Although West Virginia's production looks nothing like Spain's, it does have some inherent
similarities.  West Virginia's structure of production is unusually concentrated in agriculture, at
least compared to the United States.  The decreasing industrial sector and stagnant service
sector, though, are the most interesting aspects.  West Virginia, like Spain, never industrialized
enough.  The industrial sector, comprised mostly of coal mines in West Virginia, has been
declining since 1975.  Of course, many West Virginians hope for the return of the coal mines.
Instead of focusing on attracting more up-to-date service-oriented industries, West Virginia
relies on outdated sectors, like agriculture and obsolete industry.
 In terms of unemployment and labor force participation, West Virginia is also very similar
to Spain.  Unemployment figures for West Virginia are higher than the national average and
participation rates are lower.  (See Tables 10 and 10b.)  In fact, participation rates are the
second lowest in the United States.  Discouraged workers have become the hallmark of West
Virginia's employment situation.  Surprisingly, Spain has even lower participation rates than
West Virginia.  Clearly, both countries have serious long-term employment problems that cause
people to drop out of the work force.
 Additionally, while West Virginia does not have the same problems with its legal
structure, there are some areas in which productive industries are discouraged.  Just as in
Spain, where restrictive labor laws keep foreign and domestic investors out, in West Virginia, to
some extent, the strong labor unions perform this same function.  Businesses desire to settle in
areas where labor is productive and cost-effective.  Neither  Spain nor West Virginia can
provide this laissez-faire environment where business can flourish.   As one writer in the
European put it, "the way to revive [Europe's] economies is not to provide page after page of
restrictive employment laws, but to free people to run their businesses and to provide the
biggest market for them to sell into" (European, 10).

Chapter 3:  Hands On

 The third development section will shift the focus of this thesis.  While I have mostly
been discussing areas in which the government is unwelcome or unneeded, this section will
focus on areas in which the government is vital to the success of the country, the areas in which
the government does have comparative advantage.   The next set of indicators, under the
heading of infrastructure, will deal with how well information and people can travel across Spain.

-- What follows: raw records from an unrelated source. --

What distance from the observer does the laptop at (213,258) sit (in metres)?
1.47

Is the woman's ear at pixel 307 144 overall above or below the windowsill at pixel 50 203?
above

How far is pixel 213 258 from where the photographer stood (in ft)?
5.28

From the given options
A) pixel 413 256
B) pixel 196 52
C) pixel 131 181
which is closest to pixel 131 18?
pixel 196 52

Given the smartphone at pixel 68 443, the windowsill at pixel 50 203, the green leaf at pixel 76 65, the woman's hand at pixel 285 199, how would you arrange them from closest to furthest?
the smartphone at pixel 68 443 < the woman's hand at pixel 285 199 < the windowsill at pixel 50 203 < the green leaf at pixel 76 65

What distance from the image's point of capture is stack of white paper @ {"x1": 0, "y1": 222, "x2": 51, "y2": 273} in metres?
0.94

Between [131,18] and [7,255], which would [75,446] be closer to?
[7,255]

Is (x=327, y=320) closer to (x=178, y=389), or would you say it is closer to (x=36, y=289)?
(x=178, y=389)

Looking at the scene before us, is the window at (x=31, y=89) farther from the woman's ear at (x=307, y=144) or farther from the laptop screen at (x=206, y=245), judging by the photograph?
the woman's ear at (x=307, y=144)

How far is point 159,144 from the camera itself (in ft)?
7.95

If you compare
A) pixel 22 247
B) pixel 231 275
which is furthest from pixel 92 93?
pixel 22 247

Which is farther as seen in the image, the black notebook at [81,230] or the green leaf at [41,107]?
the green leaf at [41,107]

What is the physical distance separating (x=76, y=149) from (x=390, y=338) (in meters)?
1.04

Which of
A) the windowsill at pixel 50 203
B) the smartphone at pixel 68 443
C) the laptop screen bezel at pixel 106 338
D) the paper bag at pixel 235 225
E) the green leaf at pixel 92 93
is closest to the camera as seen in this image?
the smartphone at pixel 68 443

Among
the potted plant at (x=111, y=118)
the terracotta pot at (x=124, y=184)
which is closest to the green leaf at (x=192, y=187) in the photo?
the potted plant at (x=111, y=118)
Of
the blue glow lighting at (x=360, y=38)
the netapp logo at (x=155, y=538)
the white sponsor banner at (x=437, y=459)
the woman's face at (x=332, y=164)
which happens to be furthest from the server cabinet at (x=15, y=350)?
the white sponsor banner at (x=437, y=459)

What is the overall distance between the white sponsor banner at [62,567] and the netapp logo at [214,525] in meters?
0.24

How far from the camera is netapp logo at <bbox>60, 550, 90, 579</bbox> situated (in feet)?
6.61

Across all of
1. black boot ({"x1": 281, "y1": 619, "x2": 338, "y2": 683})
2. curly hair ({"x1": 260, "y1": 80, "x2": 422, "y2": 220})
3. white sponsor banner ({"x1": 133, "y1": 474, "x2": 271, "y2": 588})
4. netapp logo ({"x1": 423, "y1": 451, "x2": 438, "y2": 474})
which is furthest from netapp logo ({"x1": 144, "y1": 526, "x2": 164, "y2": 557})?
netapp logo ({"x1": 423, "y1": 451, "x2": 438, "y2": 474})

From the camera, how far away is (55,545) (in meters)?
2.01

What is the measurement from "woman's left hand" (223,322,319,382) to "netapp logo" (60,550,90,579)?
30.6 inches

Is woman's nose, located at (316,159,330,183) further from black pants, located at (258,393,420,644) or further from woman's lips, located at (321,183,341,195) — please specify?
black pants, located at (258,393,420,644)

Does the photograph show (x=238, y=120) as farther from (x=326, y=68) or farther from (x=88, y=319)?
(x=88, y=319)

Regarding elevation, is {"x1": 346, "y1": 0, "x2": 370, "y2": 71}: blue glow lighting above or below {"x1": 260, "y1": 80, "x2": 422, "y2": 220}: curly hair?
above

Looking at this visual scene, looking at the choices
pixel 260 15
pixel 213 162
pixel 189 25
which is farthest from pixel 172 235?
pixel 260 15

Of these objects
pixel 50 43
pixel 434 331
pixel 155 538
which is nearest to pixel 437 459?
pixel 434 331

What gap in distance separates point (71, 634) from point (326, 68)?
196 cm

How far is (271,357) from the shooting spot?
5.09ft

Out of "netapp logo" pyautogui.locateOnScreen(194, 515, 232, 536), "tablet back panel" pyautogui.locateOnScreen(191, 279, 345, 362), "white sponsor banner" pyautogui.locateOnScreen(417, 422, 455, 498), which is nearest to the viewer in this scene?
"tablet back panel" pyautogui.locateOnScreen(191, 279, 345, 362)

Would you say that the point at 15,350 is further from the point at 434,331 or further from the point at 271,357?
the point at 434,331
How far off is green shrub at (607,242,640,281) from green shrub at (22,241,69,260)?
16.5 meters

Mobility of people and information determines the fluidity of a population and, in some measure,
how productive is the economy.  Perfect information flows are the goal, and Spain and West
Virginia are both far from achieving infrastructure levels necessary for such flows.

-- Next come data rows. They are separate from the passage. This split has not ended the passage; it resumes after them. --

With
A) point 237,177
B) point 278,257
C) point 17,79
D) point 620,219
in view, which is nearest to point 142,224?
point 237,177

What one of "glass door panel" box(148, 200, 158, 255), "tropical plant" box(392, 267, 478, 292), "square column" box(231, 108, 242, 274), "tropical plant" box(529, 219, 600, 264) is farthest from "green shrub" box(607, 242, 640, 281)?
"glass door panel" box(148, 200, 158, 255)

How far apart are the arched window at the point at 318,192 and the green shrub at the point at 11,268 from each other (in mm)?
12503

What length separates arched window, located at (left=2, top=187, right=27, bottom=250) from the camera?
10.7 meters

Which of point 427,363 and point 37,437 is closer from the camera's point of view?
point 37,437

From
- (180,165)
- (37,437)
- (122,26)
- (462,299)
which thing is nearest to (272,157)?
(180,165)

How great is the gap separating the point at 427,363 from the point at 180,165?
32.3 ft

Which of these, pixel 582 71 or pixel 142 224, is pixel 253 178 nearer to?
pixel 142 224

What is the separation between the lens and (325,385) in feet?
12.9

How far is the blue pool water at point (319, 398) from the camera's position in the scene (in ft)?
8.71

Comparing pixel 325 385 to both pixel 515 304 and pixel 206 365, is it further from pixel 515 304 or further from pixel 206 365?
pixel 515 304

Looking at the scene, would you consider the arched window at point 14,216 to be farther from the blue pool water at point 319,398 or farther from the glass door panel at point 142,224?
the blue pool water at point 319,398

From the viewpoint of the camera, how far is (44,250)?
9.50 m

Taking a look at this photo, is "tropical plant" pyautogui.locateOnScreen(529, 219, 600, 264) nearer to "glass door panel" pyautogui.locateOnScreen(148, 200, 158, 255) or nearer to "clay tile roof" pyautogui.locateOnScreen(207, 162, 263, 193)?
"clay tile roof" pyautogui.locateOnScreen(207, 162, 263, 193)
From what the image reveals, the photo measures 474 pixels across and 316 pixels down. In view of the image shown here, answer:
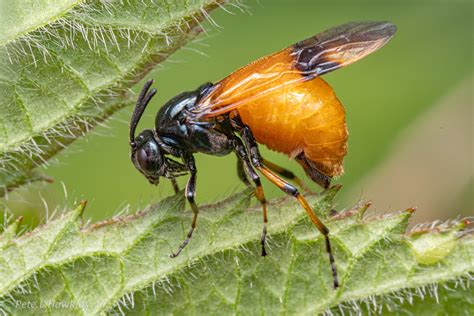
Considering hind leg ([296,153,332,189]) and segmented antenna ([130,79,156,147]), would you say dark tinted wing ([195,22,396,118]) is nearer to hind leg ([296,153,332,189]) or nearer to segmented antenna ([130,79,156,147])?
segmented antenna ([130,79,156,147])

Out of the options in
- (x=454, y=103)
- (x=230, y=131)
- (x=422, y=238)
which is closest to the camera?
(x=422, y=238)

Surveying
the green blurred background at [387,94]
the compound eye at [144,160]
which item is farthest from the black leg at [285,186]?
the green blurred background at [387,94]

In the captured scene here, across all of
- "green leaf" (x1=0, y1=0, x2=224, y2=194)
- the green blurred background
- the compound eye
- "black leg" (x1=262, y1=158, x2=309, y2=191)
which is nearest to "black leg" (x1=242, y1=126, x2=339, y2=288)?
"black leg" (x1=262, y1=158, x2=309, y2=191)

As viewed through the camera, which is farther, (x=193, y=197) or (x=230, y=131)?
(x=230, y=131)

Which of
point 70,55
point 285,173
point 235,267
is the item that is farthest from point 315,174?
point 70,55

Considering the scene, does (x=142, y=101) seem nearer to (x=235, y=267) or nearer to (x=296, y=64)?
(x=296, y=64)

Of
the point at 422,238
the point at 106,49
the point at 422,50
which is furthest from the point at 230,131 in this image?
the point at 422,50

 The indicators in the infrastructure section are percent of the population with access to
safe water, kilometers of paved roads, and percent change in energy consumption versus
percent change in energy production.  The first two areas yielded disappointing results in Spain.

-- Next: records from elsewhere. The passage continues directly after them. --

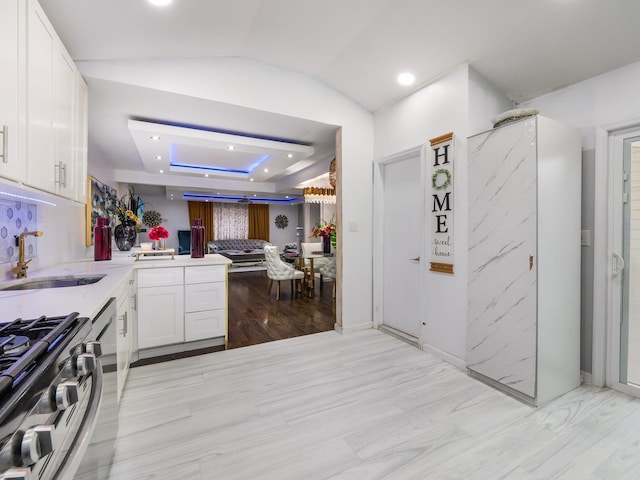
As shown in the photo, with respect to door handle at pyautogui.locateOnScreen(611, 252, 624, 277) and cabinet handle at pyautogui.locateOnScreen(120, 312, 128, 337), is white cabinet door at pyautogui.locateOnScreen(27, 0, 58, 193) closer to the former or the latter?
cabinet handle at pyautogui.locateOnScreen(120, 312, 128, 337)

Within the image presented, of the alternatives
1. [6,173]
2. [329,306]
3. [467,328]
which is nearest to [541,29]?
[467,328]

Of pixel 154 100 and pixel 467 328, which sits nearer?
pixel 467 328

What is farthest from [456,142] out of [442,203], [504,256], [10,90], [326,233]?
[326,233]

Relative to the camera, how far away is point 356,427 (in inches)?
71.5

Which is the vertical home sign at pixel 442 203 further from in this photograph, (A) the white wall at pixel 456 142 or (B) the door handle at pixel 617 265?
(B) the door handle at pixel 617 265

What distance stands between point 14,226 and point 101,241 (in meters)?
0.98

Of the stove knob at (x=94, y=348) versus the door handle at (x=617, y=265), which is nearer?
the stove knob at (x=94, y=348)

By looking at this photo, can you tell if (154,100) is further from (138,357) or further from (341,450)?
(341,450)

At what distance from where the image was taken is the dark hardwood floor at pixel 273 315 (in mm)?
3426

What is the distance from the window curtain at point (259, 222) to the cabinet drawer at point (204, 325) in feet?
26.4

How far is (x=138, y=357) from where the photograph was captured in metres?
2.69

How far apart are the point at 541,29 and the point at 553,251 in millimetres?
1546

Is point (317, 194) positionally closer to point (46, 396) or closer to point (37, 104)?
point (37, 104)

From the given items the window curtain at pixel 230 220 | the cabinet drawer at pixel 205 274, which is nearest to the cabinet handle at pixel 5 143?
the cabinet drawer at pixel 205 274
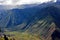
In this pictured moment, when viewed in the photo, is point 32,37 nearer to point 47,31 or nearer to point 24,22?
point 24,22

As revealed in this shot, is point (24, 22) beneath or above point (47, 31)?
above

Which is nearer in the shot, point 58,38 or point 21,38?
point 21,38

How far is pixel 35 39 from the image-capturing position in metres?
152

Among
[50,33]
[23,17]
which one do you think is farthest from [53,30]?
[23,17]

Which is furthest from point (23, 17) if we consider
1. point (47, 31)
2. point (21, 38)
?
point (21, 38)

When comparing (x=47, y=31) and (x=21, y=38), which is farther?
(x=47, y=31)

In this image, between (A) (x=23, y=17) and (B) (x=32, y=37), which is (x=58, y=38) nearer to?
(B) (x=32, y=37)

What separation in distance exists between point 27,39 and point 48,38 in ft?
104

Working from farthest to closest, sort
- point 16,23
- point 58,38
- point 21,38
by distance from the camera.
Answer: point 16,23, point 58,38, point 21,38

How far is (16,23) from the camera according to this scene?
634 ft

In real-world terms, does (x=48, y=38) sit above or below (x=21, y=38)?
below

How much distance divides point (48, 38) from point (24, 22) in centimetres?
2446

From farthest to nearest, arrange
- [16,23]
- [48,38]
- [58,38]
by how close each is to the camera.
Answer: [16,23], [48,38], [58,38]

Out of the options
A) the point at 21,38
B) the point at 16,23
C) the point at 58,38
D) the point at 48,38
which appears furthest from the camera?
the point at 16,23
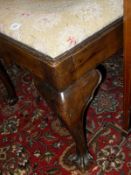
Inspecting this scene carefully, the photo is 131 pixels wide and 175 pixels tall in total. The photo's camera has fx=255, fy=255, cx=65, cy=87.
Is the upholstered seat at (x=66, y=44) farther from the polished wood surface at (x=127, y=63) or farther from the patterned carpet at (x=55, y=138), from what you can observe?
the patterned carpet at (x=55, y=138)

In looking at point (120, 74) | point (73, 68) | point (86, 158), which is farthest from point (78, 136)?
point (120, 74)

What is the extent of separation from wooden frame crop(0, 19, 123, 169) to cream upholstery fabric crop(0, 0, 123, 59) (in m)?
0.02

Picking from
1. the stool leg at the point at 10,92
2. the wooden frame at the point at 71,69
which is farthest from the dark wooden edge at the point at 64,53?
the stool leg at the point at 10,92

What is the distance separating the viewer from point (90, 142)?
939 mm

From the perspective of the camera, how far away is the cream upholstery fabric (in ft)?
2.04

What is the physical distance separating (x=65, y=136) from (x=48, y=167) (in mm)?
143

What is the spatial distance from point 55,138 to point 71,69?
17.6 inches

One hundred percent of the population has access to safe water.  This is not surprising
because Spain is a high income economy and an OECD member.  Furthermore, despite fairly
in-depth recent infrastructure studies by the World Bank, kilometers of paved roads is not
available for Spain.
 Consumption of energy versus production shows a marked improvement in Spain's
ability to meet the needs of its citizens since 1975.  From 1975 to 1985, Spain's production grew
by only 2.8 percent, while consumption grew by 4.1 percent.  (See table 14.)  Over the period
from 1980-1992, though, production grew by 5.8 percent while consumption grew only by 2.9
percent.  This loss of production and consumption that is dramatically different from the figures
for the other nations may be a side-effect of the emigration from West Virginia or perhaps a
decline in infrastructure availability.
 Since the figures on infrastructure were rather sparse, it is helpful to note these other
facts about Spain's infrastructure.  Spanish trains are considered to be the worst and slowest in
Europe.  With the exception of  the AVE, a high-speed commuter train which now runs between
Seville and Madrid, most Spanish trains are the laughingstock of Europe.  In fact, Spanish trains
are said to be more like African trains than like most other European trains.  Energy costs are
another infrastructure problem.  A load of laundry costs approximately $5.50 in Spain right now,
due to the high costs of water and electricity.  While this may be useful in promoting energy
conservation, it certainly does nothing to improve Spanish lifestyles or promote business.
Telephone costs are also high in Spain.  Local calls are metered like long distance calls are in
the US, and 30 seconds of local calling costs about the equivalent of $.20.  The fee to install a
telephone is in the range of $1000.  Driving is another great expense.  Just to take the driving
test costs about $1500, and most people fail several times before actually getting their licenses.
 In West Virginia, the statistics on roads and water were also difficult to obtain.  Some
counties in West Virginia have people without access to clean water, but the state as a whole
only shows about .5 percent of the population without safe water.  I suspect this number may
either be incorrect or misleading, since it is widely accepted that many parts of rural West
Virginia are without running water.  In fact, one television commercial estimates that the number
of people  without running water in West Virginia is in the six digits.   Statistics on roads were not
available in West Virginia.  Finally, energy consumption in West Virginia (see Table 14) has
been decreasing at a faster pace than production, which has also been decreasing.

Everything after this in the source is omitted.